▶ **DATA RECORDS**:
--- START ---

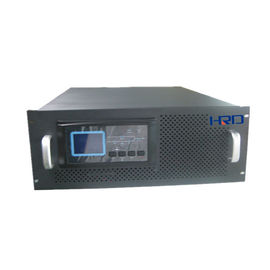 فرکانس بالا 220 VAC رک کوه یو پی اس 8kva با DSP و EPO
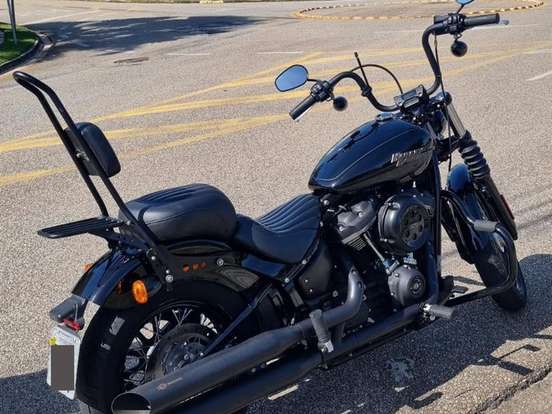 HARLEY-DAVIDSON-SOFTAIL STREET BOB HARLEY-DAVIDSON-SOFTAIL STREET BOB-2019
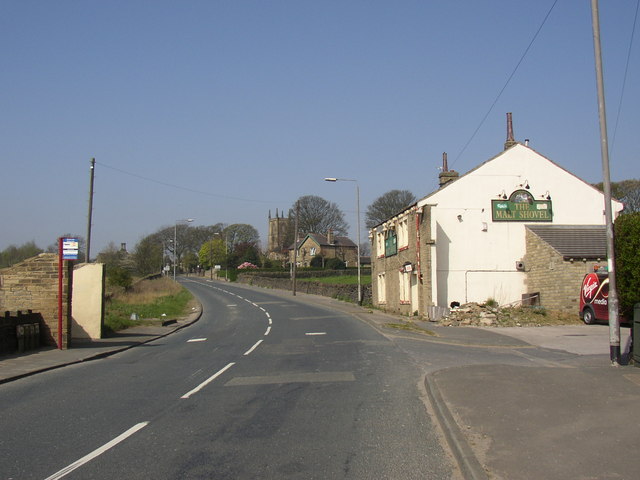 Malt Shovel, Southowram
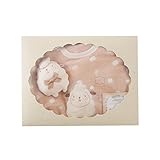 Amorosa mamma 天使の糸&妖精の森 オーガニックコットンガーゼのラミケットスリーパー&にぎにぎ人形(ヒツジ)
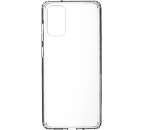 Winner Comfort silikónové puzdro pre Samsung Galaxy A41, transparentná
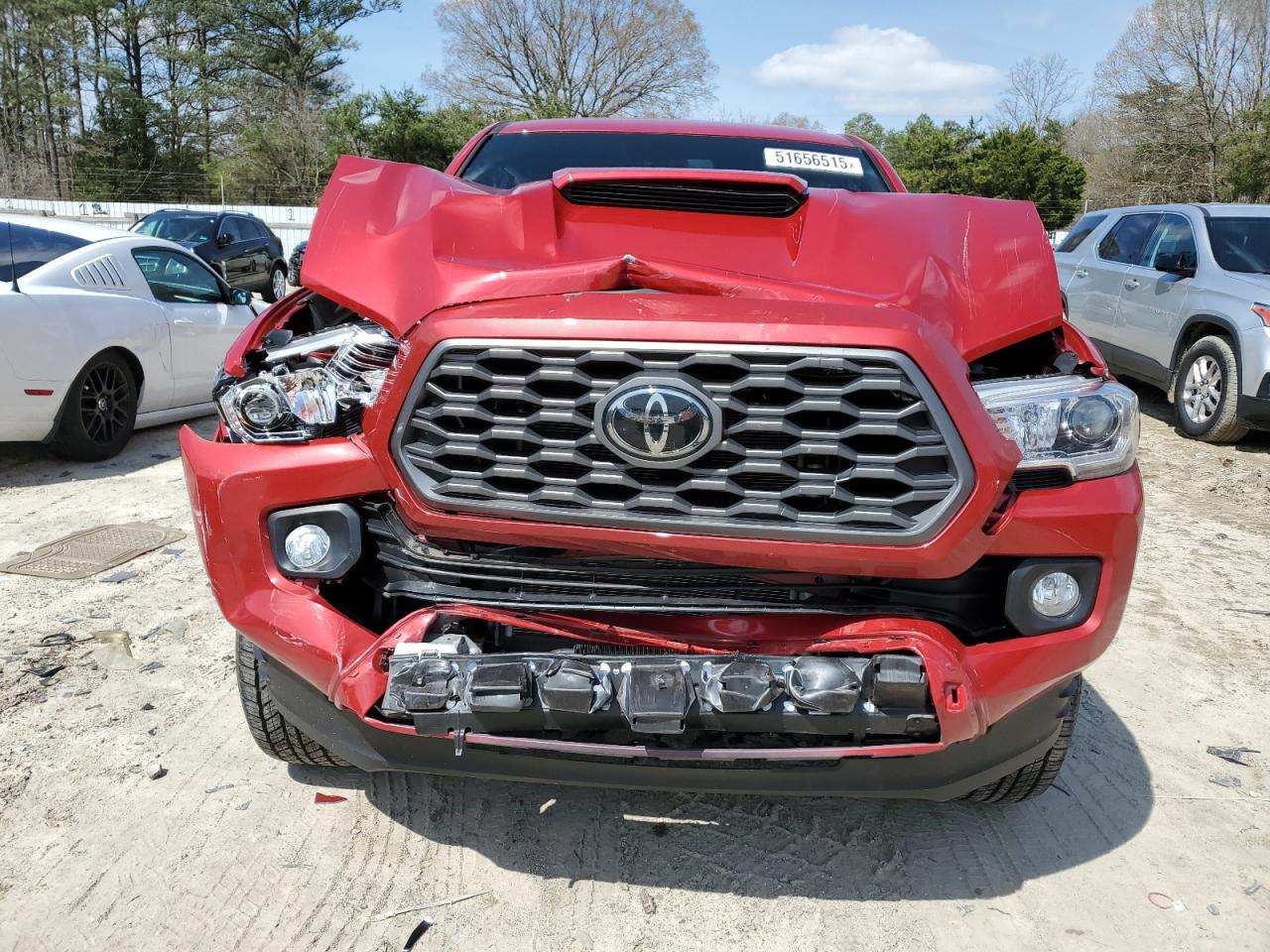 TOYOTA TACOMA 2023 — 6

--- END ---

▶ **ABOUT THIS TASK**:
Please give the material above again in full, with no pictures in your version.

▶ **TASK ANSWER**:
 فرکانس بالا 220 VAC رک کوه یو پی اس 8kva با DSP و EPO
 HARLEY-DAVIDSON-SOFTAIL STREET BOB HARLEY-DAVIDSON-SOFTAIL STREET BOB-2019
 Malt Shovel, Southowram
 Amorosa mamma 天使の糸&妖精の森 オーガニックコットンガーゼのラミケットスリーパー&にぎにぎ人形(ヒツジ)
 Winner Comfort silikónové puzdro pre Samsung Galaxy A41, transparentná
 TOYOTA TACOMA 2023 — 6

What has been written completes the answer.